We’re thrilled that Netflix has chosen Microsoft as their ad technology and business partner. We want publishers to have longer-term viable ad monetization platforms, so more people can access the content they love wherever they are. https://t.co/QmPszxJTOf

Finally, Netflix runs on Amazon Web Services. Microsoft isn’t traditionally too upset about working with companies that are seemingly competitors, like how happy it is to release Minecraft on Sony and Nintendo platforms.

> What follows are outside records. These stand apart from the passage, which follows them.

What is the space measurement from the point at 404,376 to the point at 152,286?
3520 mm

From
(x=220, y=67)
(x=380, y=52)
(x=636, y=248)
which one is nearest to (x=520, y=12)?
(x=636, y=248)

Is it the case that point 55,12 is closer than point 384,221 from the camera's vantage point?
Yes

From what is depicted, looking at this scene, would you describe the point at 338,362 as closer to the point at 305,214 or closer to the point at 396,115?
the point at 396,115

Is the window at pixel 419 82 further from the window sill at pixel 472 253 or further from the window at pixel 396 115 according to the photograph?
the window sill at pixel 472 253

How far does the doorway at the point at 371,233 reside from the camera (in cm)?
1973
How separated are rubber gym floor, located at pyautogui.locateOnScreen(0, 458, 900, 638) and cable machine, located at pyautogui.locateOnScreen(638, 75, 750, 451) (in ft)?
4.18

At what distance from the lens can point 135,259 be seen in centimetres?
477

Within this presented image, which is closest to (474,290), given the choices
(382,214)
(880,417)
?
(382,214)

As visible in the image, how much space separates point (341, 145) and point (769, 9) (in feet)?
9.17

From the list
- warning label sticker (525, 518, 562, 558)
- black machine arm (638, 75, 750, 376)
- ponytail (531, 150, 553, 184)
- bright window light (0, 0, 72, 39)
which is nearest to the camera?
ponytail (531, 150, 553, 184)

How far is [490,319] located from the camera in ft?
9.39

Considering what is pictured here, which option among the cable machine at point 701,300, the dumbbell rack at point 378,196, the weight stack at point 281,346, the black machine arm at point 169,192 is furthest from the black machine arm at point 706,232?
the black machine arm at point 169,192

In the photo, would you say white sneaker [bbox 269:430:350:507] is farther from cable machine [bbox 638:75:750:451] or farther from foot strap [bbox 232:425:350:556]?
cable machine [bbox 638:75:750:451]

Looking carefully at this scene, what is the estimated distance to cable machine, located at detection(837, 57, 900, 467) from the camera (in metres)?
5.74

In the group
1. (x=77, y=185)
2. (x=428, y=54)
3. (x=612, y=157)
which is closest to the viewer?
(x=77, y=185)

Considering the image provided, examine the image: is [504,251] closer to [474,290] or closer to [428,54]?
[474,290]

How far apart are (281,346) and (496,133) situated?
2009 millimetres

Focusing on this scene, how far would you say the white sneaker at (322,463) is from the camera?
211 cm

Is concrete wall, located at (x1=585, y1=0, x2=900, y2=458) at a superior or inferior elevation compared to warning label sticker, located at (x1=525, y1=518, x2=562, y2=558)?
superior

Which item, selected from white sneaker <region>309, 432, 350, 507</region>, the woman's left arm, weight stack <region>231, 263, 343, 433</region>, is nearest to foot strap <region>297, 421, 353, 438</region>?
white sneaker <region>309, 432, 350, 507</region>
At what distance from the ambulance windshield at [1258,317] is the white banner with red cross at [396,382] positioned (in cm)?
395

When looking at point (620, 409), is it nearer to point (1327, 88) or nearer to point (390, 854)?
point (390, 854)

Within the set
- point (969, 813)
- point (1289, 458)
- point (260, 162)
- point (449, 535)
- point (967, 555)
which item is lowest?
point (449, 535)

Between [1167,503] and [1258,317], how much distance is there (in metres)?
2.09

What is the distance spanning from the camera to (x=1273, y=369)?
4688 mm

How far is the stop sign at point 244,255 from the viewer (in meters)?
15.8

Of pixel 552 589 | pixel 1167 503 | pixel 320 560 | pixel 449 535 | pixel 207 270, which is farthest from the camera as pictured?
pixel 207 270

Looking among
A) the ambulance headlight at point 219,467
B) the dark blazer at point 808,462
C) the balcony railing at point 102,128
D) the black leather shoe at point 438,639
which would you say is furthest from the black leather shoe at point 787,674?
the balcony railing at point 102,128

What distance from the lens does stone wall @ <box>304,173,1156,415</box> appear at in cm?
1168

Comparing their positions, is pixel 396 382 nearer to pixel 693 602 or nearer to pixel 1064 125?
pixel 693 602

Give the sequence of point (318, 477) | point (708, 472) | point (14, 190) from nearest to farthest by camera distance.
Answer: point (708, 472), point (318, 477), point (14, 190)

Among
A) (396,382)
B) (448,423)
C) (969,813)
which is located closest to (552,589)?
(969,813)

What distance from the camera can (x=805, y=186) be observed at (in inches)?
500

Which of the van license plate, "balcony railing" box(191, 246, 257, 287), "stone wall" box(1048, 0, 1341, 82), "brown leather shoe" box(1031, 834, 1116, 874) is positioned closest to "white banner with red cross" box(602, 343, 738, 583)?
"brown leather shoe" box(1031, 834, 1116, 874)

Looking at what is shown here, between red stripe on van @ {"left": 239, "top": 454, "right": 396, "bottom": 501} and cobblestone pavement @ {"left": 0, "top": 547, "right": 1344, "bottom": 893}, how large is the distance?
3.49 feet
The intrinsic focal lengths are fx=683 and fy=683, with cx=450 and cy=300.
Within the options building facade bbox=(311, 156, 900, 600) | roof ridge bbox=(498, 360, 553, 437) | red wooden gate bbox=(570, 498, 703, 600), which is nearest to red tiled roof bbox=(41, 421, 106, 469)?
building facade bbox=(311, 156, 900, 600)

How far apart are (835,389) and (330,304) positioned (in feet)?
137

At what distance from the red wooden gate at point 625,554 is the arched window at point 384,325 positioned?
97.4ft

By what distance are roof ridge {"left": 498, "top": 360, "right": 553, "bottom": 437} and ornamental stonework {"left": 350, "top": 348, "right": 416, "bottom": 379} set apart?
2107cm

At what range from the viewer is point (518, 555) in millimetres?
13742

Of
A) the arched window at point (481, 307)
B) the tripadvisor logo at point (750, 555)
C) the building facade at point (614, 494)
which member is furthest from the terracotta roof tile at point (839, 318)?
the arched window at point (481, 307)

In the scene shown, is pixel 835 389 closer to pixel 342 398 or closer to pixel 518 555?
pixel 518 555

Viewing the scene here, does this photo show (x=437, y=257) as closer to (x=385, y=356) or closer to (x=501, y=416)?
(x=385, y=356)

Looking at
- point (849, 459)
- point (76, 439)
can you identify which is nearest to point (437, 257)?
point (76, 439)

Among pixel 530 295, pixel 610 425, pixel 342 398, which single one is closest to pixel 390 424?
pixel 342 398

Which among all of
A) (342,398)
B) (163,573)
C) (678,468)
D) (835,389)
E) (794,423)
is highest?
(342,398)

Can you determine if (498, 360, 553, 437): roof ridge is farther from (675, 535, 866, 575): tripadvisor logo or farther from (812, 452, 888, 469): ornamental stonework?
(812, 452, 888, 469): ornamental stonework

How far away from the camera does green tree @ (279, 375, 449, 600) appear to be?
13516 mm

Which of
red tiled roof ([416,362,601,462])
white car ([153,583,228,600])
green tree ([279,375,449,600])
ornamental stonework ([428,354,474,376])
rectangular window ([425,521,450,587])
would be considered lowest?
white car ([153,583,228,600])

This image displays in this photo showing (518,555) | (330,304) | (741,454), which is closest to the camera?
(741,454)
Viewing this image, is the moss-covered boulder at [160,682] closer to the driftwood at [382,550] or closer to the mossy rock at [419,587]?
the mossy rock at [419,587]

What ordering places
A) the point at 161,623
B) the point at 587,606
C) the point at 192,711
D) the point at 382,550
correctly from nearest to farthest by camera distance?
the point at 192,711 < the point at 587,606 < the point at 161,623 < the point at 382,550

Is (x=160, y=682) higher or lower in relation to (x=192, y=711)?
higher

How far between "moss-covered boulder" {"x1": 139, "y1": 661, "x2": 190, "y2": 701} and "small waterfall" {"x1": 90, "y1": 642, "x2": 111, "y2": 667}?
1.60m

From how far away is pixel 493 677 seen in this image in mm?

It’s still hard to imagine a version of a theoretical acquisition of Netflix by Microsoft where the first task isn’t to shift the entire effort to its own Azure cloud service. It’s unclear how long that would take, but it would add a lot of expense to the acquisition beyond Netflix’s asking price – its market cap is close to $100 billion – with the non-zero possibility of it sinking. the whole deal.

Between these three factors, it seems to me logistically impossible for Microsoft to open another front in the content wars at this time. There’s still a lot going on with its latest major acquisitions, the Netflix deal has a lot of ramifications in and of itself, and buying Netflix would have a lot of attendant complications that even a Microsoft-level company doesn’t really need in this moment.

Of course, if you had asked me last year, I wouldn’t have thought that Microsoft could or would buy Activision Blizzard. A theoretical acquisition of Netflix would be significantly more expensive than this deal, but that doesn’t make it impossible, especially if Netflix’s stock price sees another sharp drop.

For now, though, I suspect that if Microsoft is in the direct market for any streaming video service, it would be taking on something smaller than Netflix, and it wouldn’t be making that move for the foreseeable future.